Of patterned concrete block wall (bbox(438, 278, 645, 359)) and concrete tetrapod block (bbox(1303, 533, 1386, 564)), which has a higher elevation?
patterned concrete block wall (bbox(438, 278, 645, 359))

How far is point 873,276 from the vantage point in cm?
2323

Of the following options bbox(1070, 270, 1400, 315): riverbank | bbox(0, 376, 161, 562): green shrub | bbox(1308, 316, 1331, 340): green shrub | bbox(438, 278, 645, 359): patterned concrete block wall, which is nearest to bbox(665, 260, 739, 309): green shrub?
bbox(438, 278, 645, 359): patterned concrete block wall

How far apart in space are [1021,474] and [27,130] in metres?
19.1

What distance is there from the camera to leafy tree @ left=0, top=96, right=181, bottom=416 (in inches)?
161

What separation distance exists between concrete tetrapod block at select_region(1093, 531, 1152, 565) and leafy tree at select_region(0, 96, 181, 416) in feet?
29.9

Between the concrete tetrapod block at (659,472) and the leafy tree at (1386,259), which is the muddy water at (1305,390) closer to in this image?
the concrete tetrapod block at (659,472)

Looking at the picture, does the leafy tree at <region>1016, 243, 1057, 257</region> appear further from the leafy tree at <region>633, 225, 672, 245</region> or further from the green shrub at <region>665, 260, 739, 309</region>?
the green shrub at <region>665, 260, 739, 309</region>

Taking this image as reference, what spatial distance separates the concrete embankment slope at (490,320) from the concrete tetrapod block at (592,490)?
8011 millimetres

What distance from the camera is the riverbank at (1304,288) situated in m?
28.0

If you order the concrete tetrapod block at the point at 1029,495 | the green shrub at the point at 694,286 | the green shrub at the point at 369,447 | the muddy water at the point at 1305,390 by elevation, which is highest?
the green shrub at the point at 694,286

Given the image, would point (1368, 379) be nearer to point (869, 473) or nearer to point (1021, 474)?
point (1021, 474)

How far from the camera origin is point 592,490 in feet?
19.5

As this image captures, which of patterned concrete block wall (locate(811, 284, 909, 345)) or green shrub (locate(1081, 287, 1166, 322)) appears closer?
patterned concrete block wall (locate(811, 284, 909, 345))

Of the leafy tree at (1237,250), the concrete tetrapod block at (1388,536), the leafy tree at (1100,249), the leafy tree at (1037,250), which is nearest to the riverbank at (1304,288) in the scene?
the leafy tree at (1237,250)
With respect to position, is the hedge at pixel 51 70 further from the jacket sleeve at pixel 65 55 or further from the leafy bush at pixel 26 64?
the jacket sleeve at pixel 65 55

*-*-*

● **DIRECTIONS FOR THIS TASK**: Your task is to repeat every line exactly.

● **THE REPLY**:
Of patterned concrete block wall (bbox(438, 278, 645, 359)) and concrete tetrapod block (bbox(1303, 533, 1386, 564)), which has a higher elevation?
patterned concrete block wall (bbox(438, 278, 645, 359))

How far is point 873,276 from the vantage point in cm?
2323

Of the following options bbox(1070, 270, 1400, 315): riverbank | bbox(0, 376, 161, 562): green shrub | bbox(1308, 316, 1331, 340): green shrub | bbox(438, 278, 645, 359): patterned concrete block wall, which is nearest to bbox(665, 260, 739, 309): green shrub?
bbox(438, 278, 645, 359): patterned concrete block wall

How far apart in space are [1021,474] and [27,130] in metres?
19.1

What distance is there from the camera to leafy tree @ left=0, top=96, right=181, bottom=416 (in inches)?
161

What separation distance exists between concrete tetrapod block at select_region(1093, 531, 1152, 565) and leafy tree at select_region(0, 96, 181, 416) in feet?
29.9

Between the concrete tetrapod block at (659,472) and the leafy tree at (1386,259), which is the muddy water at (1305,390) closer to in this image?
the concrete tetrapod block at (659,472)

Looking at the picture, does the leafy tree at <region>1016, 243, 1057, 257</region> appear further from the leafy tree at <region>633, 225, 672, 245</region> or further from the green shrub at <region>665, 260, 739, 309</region>?
the green shrub at <region>665, 260, 739, 309</region>

Taking this image as reference, what spatial distance separates the concrete embankment slope at (490,320) from the concrete tetrapod block at (592,490)?
8011 millimetres

What distance from the camera is the riverbank at (1304,288) situated in m?
28.0

If you order the concrete tetrapod block at the point at 1029,495 | the green shrub at the point at 694,286 | the green shrub at the point at 369,447 | the muddy water at the point at 1305,390 by elevation, which is highest?
the green shrub at the point at 694,286

Given the image, would point (1368, 379) be nearer to point (869, 473) or nearer to point (1021, 474)?
point (1021, 474)

How far from the camera origin is point 592,490 in feet?
19.5

As this image captures, which of patterned concrete block wall (locate(811, 284, 909, 345)) or green shrub (locate(1081, 287, 1166, 322)) appears closer?
patterned concrete block wall (locate(811, 284, 909, 345))

Of the leafy tree at (1237,250), the concrete tetrapod block at (1388,536), the leafy tree at (1100,249), the leafy tree at (1037,250), which is nearest to the riverbank at (1304,288) in the scene?
the leafy tree at (1237,250)
With respect to position, is the hedge at pixel 51 70 further from the jacket sleeve at pixel 65 55 or further from the leafy bush at pixel 26 64?
the jacket sleeve at pixel 65 55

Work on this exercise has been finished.